● TAREA DEL EJERCICIO: Transcribe sin ningún cambio todas las filas que aparecen a continuación.

- - -

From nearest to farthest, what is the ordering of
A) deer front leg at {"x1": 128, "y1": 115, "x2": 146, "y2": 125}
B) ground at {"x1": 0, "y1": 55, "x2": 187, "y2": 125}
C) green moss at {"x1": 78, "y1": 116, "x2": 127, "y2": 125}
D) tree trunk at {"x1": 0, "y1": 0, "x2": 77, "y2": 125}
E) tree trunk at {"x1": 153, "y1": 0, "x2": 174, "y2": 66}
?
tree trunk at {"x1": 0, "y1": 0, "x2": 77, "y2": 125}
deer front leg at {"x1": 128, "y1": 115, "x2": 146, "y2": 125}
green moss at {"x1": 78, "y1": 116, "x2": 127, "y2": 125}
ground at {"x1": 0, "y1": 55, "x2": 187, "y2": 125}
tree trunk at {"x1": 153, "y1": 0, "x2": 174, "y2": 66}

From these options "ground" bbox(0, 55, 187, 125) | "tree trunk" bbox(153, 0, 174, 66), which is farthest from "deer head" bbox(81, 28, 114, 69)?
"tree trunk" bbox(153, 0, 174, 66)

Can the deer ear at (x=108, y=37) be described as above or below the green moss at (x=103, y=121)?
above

- - -

● RESPUESTA DE LA TAREA:
From nearest to farthest, what is the ordering of
A) deer front leg at {"x1": 128, "y1": 115, "x2": 146, "y2": 125}
B) ground at {"x1": 0, "y1": 55, "x2": 187, "y2": 125}
C) green moss at {"x1": 78, "y1": 116, "x2": 127, "y2": 125}
D) tree trunk at {"x1": 0, "y1": 0, "x2": 77, "y2": 125}
E) tree trunk at {"x1": 153, "y1": 0, "x2": 174, "y2": 66}
?
tree trunk at {"x1": 0, "y1": 0, "x2": 77, "y2": 125}
deer front leg at {"x1": 128, "y1": 115, "x2": 146, "y2": 125}
green moss at {"x1": 78, "y1": 116, "x2": 127, "y2": 125}
ground at {"x1": 0, "y1": 55, "x2": 187, "y2": 125}
tree trunk at {"x1": 153, "y1": 0, "x2": 174, "y2": 66}

From these options "ground" bbox(0, 55, 187, 125) | "tree trunk" bbox(153, 0, 174, 66), which is farthest from "deer head" bbox(81, 28, 114, 69)?
"tree trunk" bbox(153, 0, 174, 66)

Can the deer ear at (x=108, y=37) be described as above or below the green moss at (x=103, y=121)?
above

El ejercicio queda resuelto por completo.